众人也发现了柴攸宁的存在,不禁有些心虚,粉衣少女却是对赵姝不咸不淡的态度很是窝火,恼怒道,“郡主!你怎么能任凭这个人胡闹呢!”
赵姝执笔点了点墙上的画朗声说道,“从这里进攻,便能拿下淮南。”
柴攸宁凑近了看,依然迷茫地摇了摇头。
那边的紫衣公子年龄大些,倒听出了点门道,冷笑道,“你说能拿下就能拿下,淮南十八道之自东齐皇朝存在以来,从未被攻破过。”
赵姝挑眉看了眼那个一身华贵的公子哥一眼,继续说道,“淮南十八道,自古以来都是兵家必争之地,其每一道相互绵延,易守难攻,构成了淮南的最后一道防线,曾经南蛮、西凉、突厥三大精锐合纵攻城,始不能杀入淮南,这就是历史上著名的‘淮南战役’。”
“但是,”她停顿了一下,扫视着众人,一字一顿地说道,“淮南十八道,并不是完全不能攻破。
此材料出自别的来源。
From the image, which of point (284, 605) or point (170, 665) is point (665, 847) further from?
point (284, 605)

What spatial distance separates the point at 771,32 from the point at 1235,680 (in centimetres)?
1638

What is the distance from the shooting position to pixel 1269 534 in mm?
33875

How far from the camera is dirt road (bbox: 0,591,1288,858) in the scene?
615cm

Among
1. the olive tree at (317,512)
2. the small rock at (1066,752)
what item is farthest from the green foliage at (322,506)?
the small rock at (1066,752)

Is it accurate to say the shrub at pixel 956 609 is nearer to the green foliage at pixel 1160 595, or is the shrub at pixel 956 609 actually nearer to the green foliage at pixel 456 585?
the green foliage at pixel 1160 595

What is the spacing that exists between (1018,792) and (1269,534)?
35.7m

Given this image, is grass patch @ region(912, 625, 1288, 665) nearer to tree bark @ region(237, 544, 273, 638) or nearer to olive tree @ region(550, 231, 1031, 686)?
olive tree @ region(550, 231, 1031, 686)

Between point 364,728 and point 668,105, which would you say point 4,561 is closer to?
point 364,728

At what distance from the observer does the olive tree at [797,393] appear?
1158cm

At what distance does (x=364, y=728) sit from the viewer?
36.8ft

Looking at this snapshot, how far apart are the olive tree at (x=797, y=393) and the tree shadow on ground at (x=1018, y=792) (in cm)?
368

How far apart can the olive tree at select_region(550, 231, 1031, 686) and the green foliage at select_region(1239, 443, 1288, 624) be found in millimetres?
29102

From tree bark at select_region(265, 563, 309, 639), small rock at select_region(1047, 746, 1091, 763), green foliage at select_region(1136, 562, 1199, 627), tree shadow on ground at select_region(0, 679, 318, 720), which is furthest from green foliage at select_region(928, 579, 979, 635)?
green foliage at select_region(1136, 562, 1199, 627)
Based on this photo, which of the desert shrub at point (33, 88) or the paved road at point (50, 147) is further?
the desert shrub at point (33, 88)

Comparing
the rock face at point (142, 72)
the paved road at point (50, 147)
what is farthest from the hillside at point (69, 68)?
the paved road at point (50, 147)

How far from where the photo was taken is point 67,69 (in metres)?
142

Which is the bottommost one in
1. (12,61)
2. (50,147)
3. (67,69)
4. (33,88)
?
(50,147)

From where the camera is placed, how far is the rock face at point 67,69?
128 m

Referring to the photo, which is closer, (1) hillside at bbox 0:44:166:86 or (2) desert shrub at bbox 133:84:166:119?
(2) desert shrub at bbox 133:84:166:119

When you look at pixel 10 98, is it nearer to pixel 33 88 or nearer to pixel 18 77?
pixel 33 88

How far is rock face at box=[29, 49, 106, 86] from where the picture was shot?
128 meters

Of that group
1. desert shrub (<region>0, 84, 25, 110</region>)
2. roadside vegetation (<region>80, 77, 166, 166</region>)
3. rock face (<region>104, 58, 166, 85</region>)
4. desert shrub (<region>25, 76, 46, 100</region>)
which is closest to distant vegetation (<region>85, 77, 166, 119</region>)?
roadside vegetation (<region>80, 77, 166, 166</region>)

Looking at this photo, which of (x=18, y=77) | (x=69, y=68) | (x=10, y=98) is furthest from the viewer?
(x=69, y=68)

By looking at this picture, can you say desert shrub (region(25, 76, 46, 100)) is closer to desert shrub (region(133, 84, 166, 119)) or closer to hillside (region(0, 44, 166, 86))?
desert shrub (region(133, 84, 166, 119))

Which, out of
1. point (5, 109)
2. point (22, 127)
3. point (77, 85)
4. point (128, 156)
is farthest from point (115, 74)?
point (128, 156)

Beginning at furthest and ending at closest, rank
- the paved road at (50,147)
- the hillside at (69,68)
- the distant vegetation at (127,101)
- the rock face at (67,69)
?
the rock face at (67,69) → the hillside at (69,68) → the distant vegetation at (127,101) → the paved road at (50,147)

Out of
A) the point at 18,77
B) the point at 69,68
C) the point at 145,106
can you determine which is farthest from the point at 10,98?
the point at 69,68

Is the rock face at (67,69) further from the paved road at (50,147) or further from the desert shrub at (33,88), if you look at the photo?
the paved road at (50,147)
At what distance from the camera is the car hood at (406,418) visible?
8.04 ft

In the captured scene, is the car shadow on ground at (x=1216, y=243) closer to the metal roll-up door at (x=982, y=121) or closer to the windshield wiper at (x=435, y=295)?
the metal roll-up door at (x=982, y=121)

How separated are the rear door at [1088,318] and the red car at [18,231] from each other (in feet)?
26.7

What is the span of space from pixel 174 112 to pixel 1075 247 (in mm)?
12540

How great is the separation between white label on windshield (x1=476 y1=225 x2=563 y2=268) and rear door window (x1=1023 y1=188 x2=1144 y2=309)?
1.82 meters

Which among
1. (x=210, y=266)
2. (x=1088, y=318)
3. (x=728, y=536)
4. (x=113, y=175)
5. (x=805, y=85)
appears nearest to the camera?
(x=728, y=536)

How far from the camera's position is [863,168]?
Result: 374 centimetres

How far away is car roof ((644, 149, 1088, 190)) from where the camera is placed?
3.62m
”
她本就身得比同龄女子生得更为高挑纤细,如今高仰着头,露出整张脸庞,一脸高深莫测的样子,于一群十多岁的小孩之间,确实还能唬住几分,竟没有一个人再纠结,这画到底是不是被毁了。
“最右边这一道,地势最高却道路平稳,”赵姝将笔点在自己画叉的那个位置上,示意众人注意两边的笔墨,“这表示其南侧北侧有精军把手,东侧悬空,我军只要领一队人强攻此处西侧,再从东侧突袭,就能顺势占领地势较低的十七道,突破淮南的连环防御,一举进城!”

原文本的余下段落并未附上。